— What is required —
In the mailing list post below, what kind of rule does the reply use to match a Received header inside an rfc822 attachment?

— Excerpted passage —
----------
You are viewing a plain text version of this content. The canonical link for it is here.
Posted to users@spamassassin.apache.org by Henrik K <he...@hege.li> on 2022/04/26 13:04:13 UTC

Re: your mail

On Tue, Apr 26, 2022 at 02:35:25PM +0200, Matus UHLAR - fantomas wrote:
> Hello,
> 
> is it possible to match message headers in rfc822 atttachments?
> 
> from what I know, "header" rules only apply to mail headers and mimeheader
> only apply to mime headers.
> 
> body and rawbody afaik only search in bodies of messages or included
> messages.
> 
> I have asked some time ago but no success:
> 
> https://marc.info/?l=spamassassin-users&m=132282473328809&w=2
> 
> is this possible now or do we need out-of SA solution for this?

full FOO /\nContent-Type: message\/rfc822.*?\nReceived:(?:[^\n]+\n\s+){0,3}[^\n]*\b1.2.3.4\b/s


Re: your mail

Posted by Kris Deugau <kd...@vianet.ca>.
----------
— Raw data —
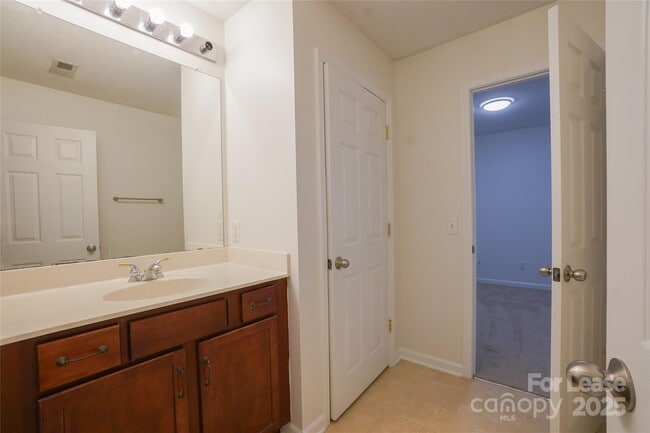 Building Photo - 3210 Summerfield Ridge Ln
----------
— Exercise answer —
A "full" rule.